First, I wasn't running off to work every day. That, of course, is nothing to brag about, but the absence of work certainly opened up some new opportunities for me (such as spending time with my family).
Second, Molly and I went to the gym together almost every day. Even though we didn't always work out together, we had lots of time in the car to talk. And we did that almost every day.
Sometimes our conversations were pretty light, even silly. But often we talked about important and weighty things. Molly has a great mind and she is a joy to talk with. I'm past the point of trying to convince her of my views. Now, I just want to hear what she's thinking. I learned quite a bit from her this summer.
Right now I'm sitting in Molly's living room at Sarah Lawrence. We moved her into her new apartment this morning. The heat is oppressive, and we're exhausted. Julie and Molly are in the kitchen making some meals for the week ahead.
And it dawns on me this very moment that we are only moments away from another one of those painful good-byes.
I thought that this one might be easier - because we've done this before.
I am afraid, however, that this one will be especially difficult.
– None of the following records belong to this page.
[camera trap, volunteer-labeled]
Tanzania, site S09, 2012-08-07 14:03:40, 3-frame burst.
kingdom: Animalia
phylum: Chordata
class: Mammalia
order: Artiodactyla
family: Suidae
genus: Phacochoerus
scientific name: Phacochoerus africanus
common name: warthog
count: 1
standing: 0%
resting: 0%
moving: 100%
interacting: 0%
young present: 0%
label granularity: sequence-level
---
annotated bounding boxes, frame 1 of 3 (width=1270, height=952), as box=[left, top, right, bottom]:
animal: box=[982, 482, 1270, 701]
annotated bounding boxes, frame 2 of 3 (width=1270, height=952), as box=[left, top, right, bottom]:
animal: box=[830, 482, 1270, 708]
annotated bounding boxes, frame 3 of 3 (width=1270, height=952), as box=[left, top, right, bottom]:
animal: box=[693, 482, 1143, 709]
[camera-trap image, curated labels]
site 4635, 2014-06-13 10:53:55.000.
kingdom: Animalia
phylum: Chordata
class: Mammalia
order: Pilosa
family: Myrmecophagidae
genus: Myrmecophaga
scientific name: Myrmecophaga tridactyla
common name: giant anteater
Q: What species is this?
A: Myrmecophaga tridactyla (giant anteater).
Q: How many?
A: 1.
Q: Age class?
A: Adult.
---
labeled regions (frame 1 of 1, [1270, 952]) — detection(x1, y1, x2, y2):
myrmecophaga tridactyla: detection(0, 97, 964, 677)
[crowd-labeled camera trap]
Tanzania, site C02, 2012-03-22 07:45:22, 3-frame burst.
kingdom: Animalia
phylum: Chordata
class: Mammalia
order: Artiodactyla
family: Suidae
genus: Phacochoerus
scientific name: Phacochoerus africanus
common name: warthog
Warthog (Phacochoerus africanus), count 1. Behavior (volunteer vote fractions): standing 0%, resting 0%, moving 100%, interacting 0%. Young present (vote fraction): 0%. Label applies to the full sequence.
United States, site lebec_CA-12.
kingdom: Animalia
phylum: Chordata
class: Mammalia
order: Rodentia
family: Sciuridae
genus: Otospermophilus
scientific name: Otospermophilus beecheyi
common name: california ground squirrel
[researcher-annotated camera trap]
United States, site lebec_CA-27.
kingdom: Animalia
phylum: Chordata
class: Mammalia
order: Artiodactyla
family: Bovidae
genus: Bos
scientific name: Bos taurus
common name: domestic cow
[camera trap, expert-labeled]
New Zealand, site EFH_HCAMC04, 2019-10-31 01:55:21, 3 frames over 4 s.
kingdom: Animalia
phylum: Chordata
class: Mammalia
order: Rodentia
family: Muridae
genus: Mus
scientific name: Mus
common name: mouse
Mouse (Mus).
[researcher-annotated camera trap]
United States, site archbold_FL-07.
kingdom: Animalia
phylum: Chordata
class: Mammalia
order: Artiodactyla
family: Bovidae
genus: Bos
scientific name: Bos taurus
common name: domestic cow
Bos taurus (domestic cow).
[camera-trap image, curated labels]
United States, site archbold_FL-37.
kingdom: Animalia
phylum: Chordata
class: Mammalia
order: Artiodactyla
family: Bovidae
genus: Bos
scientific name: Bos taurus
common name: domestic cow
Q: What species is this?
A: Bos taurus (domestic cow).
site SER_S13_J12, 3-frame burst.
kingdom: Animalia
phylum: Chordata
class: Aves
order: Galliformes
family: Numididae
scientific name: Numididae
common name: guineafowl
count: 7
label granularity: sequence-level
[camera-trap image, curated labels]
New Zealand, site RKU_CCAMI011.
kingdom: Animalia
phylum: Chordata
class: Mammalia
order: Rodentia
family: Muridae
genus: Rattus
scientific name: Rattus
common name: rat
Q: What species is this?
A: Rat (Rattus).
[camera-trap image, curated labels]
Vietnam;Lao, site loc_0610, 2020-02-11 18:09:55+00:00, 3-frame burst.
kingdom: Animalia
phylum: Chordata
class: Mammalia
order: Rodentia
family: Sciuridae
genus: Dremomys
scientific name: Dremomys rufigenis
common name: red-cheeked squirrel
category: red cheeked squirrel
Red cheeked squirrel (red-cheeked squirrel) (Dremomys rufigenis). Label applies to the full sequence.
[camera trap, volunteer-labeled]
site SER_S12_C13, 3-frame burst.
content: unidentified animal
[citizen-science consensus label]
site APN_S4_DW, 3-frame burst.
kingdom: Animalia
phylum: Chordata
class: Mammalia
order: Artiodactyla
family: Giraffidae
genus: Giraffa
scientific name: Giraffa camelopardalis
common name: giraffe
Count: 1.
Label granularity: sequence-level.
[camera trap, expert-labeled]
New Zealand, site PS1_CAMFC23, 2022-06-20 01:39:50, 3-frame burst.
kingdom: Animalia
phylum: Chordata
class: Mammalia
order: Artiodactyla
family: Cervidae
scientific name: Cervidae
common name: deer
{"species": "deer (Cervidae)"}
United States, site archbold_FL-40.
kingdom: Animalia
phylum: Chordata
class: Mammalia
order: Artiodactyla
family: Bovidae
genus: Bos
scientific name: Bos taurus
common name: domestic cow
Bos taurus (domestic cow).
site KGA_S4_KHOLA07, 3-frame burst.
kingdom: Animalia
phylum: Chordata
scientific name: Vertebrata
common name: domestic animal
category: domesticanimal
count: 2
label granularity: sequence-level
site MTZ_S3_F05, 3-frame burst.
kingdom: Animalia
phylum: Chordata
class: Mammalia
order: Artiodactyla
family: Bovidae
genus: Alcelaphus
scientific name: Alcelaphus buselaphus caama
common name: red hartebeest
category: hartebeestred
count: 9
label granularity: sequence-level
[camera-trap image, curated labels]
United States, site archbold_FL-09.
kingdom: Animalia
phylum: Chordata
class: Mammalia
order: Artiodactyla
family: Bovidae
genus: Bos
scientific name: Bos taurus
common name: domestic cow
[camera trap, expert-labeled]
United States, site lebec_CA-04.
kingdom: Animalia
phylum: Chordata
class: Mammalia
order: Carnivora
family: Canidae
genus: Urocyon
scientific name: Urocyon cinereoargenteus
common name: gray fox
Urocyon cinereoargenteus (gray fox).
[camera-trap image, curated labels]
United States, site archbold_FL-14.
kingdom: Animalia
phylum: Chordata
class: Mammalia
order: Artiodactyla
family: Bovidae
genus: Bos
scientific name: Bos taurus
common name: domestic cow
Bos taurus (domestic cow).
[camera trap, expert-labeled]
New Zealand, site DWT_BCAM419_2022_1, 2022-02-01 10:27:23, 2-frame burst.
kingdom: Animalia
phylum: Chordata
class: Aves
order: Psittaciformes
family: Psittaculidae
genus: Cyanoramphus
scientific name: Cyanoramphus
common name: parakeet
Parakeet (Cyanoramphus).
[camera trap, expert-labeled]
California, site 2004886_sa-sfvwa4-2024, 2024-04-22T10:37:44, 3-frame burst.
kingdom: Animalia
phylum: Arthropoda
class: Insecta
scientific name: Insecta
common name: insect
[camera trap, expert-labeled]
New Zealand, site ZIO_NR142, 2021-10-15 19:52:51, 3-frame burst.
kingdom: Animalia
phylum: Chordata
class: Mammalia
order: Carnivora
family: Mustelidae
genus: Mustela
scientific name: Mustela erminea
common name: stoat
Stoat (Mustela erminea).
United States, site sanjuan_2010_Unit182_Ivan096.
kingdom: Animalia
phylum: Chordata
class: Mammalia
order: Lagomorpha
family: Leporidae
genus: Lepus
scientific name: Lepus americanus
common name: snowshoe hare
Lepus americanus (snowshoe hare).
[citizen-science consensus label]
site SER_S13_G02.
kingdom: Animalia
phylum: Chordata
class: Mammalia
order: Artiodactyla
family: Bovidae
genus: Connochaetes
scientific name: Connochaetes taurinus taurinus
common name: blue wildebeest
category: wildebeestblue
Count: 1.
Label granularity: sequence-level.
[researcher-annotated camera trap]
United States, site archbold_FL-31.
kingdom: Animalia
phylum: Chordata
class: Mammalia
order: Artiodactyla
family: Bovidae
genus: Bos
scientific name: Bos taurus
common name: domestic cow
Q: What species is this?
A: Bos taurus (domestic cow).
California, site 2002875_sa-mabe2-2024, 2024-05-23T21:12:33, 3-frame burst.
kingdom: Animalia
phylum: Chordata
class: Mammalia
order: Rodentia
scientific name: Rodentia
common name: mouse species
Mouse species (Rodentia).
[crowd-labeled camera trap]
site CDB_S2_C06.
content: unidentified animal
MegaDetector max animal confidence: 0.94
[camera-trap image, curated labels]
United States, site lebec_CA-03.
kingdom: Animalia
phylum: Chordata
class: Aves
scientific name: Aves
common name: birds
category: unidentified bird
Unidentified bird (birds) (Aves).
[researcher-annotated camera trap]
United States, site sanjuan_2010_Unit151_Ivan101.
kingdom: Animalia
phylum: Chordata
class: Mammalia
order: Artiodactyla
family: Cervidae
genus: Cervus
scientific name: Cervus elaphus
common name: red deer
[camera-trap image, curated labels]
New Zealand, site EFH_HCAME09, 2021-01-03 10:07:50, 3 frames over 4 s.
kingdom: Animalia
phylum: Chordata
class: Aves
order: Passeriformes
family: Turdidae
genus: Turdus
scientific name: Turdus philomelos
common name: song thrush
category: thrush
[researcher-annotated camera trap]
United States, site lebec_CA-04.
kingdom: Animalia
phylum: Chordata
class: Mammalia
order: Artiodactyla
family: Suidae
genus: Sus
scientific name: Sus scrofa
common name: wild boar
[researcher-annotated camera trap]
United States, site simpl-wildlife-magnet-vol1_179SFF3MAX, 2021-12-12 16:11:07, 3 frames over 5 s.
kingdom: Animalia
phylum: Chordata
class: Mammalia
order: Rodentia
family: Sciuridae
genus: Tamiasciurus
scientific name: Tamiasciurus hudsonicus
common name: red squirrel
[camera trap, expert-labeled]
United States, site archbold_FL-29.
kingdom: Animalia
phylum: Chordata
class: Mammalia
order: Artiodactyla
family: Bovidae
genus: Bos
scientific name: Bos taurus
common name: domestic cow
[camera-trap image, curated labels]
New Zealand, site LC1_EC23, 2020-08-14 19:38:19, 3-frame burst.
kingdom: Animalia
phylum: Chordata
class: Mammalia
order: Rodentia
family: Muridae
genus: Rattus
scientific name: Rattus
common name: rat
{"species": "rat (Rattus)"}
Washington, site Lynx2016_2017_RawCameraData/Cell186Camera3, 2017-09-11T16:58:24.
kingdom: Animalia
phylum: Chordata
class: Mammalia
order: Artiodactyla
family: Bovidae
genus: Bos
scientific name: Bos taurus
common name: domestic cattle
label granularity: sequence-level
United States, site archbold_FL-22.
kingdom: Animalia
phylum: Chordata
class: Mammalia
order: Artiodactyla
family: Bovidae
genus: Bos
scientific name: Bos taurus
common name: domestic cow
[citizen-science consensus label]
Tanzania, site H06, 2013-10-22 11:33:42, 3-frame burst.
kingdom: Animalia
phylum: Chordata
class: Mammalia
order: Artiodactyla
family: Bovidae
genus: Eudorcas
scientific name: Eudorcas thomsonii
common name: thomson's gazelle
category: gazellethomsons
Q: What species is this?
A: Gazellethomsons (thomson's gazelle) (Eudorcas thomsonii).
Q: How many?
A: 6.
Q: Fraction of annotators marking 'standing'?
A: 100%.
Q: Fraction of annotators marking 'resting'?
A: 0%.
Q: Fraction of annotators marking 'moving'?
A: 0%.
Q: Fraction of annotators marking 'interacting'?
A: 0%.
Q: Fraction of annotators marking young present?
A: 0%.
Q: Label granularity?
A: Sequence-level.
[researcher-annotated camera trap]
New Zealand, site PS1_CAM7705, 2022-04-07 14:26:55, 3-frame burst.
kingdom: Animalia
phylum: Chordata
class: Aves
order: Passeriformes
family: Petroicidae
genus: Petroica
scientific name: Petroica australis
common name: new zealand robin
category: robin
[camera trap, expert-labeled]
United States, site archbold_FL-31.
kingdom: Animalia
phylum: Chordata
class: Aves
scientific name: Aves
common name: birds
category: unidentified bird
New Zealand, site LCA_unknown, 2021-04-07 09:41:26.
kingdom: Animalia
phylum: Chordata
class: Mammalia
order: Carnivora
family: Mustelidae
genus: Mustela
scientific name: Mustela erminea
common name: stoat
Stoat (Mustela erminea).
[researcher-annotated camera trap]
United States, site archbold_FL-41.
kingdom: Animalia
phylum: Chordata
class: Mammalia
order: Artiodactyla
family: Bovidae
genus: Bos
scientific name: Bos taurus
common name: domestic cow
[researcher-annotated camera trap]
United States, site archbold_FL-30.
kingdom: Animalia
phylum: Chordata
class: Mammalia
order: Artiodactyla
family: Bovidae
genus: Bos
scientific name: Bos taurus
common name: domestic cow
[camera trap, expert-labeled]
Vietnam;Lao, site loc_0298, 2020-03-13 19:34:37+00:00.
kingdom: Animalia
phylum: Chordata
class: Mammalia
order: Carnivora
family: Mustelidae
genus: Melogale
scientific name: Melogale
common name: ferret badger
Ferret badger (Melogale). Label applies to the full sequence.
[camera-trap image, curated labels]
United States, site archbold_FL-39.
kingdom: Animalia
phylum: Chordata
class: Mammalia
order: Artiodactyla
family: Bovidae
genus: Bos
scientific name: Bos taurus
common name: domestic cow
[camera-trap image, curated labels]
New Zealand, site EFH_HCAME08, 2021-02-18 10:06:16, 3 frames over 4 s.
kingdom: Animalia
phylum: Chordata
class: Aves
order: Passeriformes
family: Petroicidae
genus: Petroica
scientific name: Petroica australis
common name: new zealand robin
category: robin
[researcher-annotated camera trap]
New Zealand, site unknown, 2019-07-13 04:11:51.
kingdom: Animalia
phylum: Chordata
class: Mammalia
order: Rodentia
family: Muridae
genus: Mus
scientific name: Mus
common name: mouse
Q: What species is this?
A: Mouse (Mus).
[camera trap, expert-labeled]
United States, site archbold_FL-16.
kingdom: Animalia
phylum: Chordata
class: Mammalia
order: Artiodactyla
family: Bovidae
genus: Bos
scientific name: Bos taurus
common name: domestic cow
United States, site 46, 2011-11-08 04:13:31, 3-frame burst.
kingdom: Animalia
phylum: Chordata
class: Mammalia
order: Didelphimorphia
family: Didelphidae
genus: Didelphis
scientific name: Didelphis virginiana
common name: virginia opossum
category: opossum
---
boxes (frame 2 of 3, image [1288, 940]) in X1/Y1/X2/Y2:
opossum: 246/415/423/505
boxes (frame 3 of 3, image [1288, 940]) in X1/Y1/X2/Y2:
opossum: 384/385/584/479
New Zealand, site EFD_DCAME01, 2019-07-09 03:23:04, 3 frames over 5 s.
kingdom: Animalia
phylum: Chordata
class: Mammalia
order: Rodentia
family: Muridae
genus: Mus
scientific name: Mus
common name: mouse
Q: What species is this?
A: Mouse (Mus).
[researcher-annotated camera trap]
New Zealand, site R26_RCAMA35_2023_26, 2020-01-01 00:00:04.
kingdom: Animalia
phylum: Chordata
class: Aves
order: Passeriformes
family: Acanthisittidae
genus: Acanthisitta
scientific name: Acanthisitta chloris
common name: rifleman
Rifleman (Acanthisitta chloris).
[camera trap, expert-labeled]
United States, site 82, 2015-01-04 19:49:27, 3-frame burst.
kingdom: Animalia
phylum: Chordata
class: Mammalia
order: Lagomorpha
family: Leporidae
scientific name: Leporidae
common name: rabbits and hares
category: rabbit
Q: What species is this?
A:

After all, I'm saying good-bye to my daughter, my pride and joy, my dear friend . . . and, this year, my beloved conversation partner as well.
I hope Molly has a wonderful year. One thing is certain - I will miss our great talks. Oh I know . . . we can talk on the phone any time. But it won't be quite the same. I'm not sure exactly how I will drive to the gym every day . . . without that delightful young woman sitting in the next seat.
How does it happen that our kids turn into adults? And how does that happen almost overnight? And how is it possible to have such joy and pride - and such pain - in the same moment?